[SOURCE TEXT]:
* * * * *

Education

Hey, things can only get better, right?

Grant Marshall poses with his family on Monday, June 1 outside of Creswell High School with mom Natalie, father Jason, and sister Allie, 12. Marshall plans on attending Lane Community College. ERIN TIERNEY/THE CHRONICLE

Dear Graduates,

Congratulations. You’re out!

I’m sure that graduating from high school amid a global pandemic is not what you expected. Welcome to life.

On the bright side, you have a great story to tell for the next 75 years.

It must be weird saying farewell without the company of your friends. But, instead of dressing in unfamiliar clothing and waiting for your name to be called in a traditional setting, you get to be inventive. Your generation is remarkably creative at building online communities and events. I’m sure you already have something cooking. Is it possible to have a virtual keg’r? (Sorry, parents.)

Staying on the bright side: You don’t have to worry about shaking with the right hand and receiving your diploma with the left in front of a bunch of people, and you won’t hear someone read a 10-second blurb about your spirit, devotion, and plans. You know who’s heading to the military, college, traveling, lineman’s school, or starting work in the trades. Best of all, with no formal ceremony, you have been spared from hearing, “You are the future.”

As for that future, at your 10-year reunion, you can catch up with everyone, and at the 20th you can hear the truth about how it’s all working out while you eat some food and share an age-appropriate beverage. When you get to the 30, it all gets real, but don’t waste any time thinking about it now.

You’ve been lucky to go to school in Oregon in healthy environments staffed by caring people. It wasn’t so in DeWitt Clinton, my alma mater. When I graduated in 1972, there wasn’t a virus turning everything inside out, but the war in Vietnam was tearing the country apart, and high schools were battlegrounds. My high school experience did not include big games, proms, dances (I went to an all-male high school), homecomings or secret parties in the woods (we had no woods). I often felt I was doing time instead of being educated. After three years of inmate status, I wanted no part of graduation.

* * * * *

[EXERCISE PROMPT]: Copy the letter to graduates starting at "As for that" and ending at "about it now.", swapping "reunion" for "get-together". The entries have no connection to the letter to graduates.

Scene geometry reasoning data
* * * * *

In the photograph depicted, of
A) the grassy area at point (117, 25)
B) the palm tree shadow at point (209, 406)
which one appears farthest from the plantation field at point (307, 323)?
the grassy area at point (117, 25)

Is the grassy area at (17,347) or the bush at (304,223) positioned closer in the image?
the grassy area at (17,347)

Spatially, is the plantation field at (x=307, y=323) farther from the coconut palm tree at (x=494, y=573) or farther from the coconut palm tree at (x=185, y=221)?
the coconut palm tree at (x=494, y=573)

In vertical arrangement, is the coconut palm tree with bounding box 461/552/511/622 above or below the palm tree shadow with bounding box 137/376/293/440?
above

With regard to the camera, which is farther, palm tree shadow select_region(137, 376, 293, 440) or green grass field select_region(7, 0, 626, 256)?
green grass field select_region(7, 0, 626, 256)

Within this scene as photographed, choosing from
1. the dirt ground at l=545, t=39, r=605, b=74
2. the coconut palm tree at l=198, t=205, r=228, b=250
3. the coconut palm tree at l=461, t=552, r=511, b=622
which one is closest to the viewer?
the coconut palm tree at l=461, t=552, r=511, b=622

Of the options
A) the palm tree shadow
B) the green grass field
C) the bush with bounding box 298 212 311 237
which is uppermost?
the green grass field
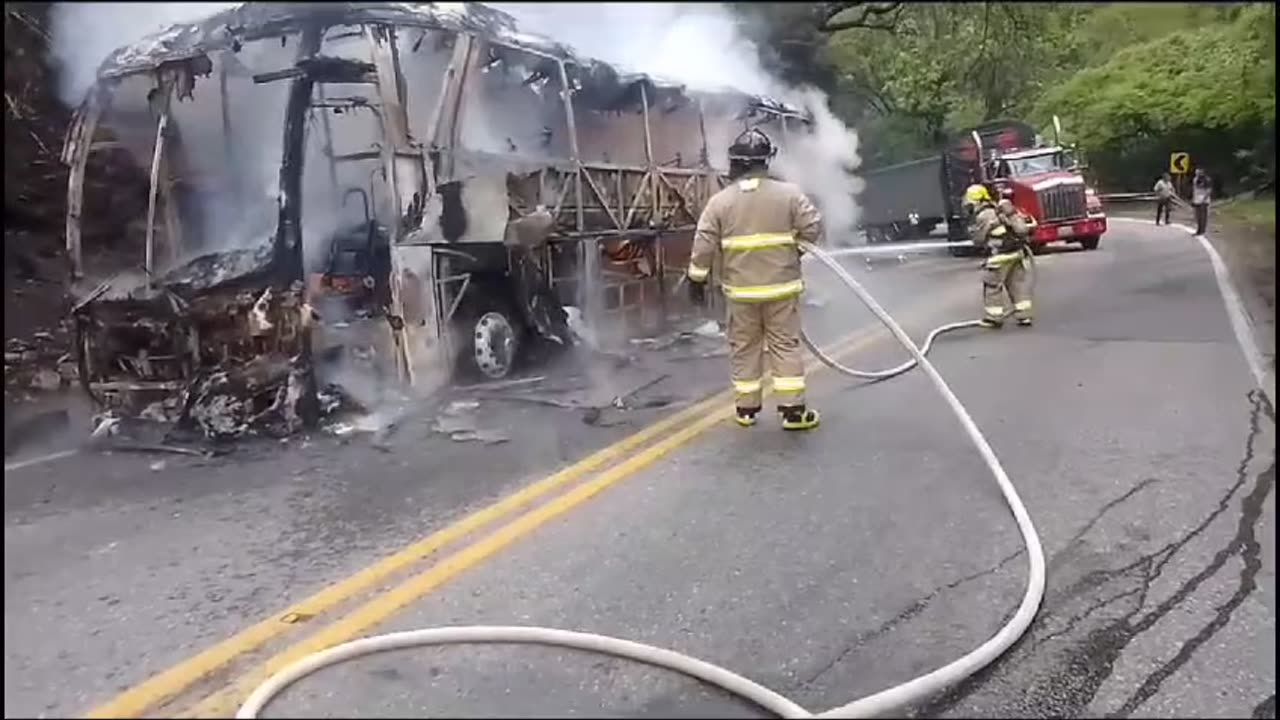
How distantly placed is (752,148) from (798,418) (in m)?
1.55

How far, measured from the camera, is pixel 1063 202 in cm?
231

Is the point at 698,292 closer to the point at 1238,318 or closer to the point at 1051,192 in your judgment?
the point at 1051,192

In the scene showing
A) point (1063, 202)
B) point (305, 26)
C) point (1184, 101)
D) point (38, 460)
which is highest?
point (305, 26)

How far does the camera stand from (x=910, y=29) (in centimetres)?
188

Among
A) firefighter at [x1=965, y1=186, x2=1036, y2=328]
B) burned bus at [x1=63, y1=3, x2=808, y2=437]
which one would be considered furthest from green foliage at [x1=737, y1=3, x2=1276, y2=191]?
burned bus at [x1=63, y1=3, x2=808, y2=437]

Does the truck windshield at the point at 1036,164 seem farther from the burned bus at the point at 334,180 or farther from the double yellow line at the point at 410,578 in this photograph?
the double yellow line at the point at 410,578

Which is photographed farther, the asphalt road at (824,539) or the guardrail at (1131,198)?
the guardrail at (1131,198)

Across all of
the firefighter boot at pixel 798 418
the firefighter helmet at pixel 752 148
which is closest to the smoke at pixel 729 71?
the firefighter helmet at pixel 752 148

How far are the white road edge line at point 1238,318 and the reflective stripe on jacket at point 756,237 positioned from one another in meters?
1.11

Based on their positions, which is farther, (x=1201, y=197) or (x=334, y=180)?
(x=1201, y=197)

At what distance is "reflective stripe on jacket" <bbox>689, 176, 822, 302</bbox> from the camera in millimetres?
3227

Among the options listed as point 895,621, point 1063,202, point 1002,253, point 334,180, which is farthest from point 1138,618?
point 334,180

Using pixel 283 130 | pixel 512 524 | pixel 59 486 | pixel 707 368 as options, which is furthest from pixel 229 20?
pixel 707 368

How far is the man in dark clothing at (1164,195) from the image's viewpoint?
206 centimetres
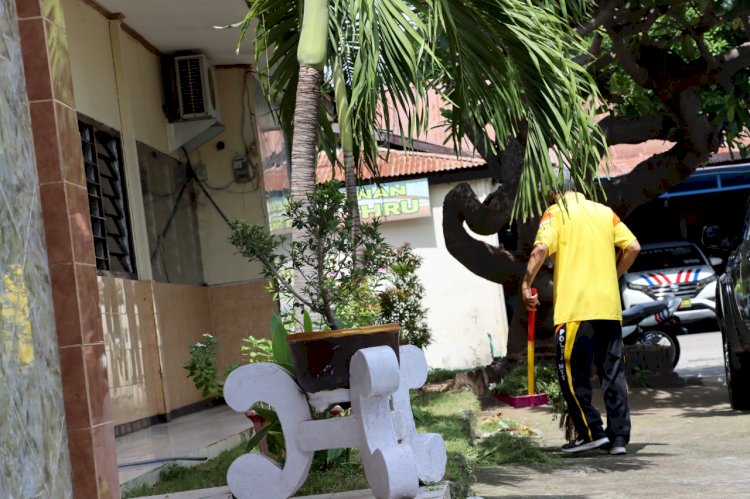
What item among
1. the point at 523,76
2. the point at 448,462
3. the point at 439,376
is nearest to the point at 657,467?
the point at 448,462

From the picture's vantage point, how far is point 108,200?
11109mm

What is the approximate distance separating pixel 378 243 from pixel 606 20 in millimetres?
6408

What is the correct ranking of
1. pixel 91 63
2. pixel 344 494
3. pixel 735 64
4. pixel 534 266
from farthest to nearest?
pixel 735 64, pixel 91 63, pixel 534 266, pixel 344 494

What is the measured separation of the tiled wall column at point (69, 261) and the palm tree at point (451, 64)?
2.77 m

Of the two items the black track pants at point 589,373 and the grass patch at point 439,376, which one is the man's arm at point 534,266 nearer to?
the black track pants at point 589,373

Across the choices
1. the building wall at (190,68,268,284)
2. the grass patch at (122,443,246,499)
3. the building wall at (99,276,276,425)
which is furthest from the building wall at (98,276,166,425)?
the grass patch at (122,443,246,499)

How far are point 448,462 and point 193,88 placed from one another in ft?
24.7

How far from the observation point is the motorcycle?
45.2ft

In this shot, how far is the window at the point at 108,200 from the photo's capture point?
34.4 ft

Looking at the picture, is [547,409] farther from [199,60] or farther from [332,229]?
[332,229]

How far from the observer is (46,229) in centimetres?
336

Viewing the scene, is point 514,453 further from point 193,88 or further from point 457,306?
point 457,306

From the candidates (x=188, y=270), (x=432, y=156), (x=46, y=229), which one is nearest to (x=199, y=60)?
(x=188, y=270)

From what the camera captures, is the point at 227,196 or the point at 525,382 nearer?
the point at 525,382
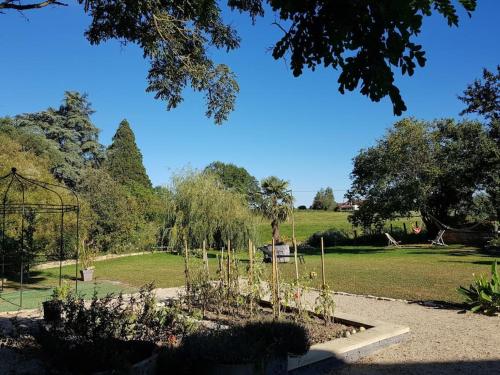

* * * * *

[TASK OUTPUT]:
As for that future, at your 10-year get-together, you can catch up with everyone, and at the 20th you can hear the truth about how it’s all working out while you eat some food and share an age-appropriate beverage. When you get to the 30, it all gets real, but don’t waste any time thinking about it now.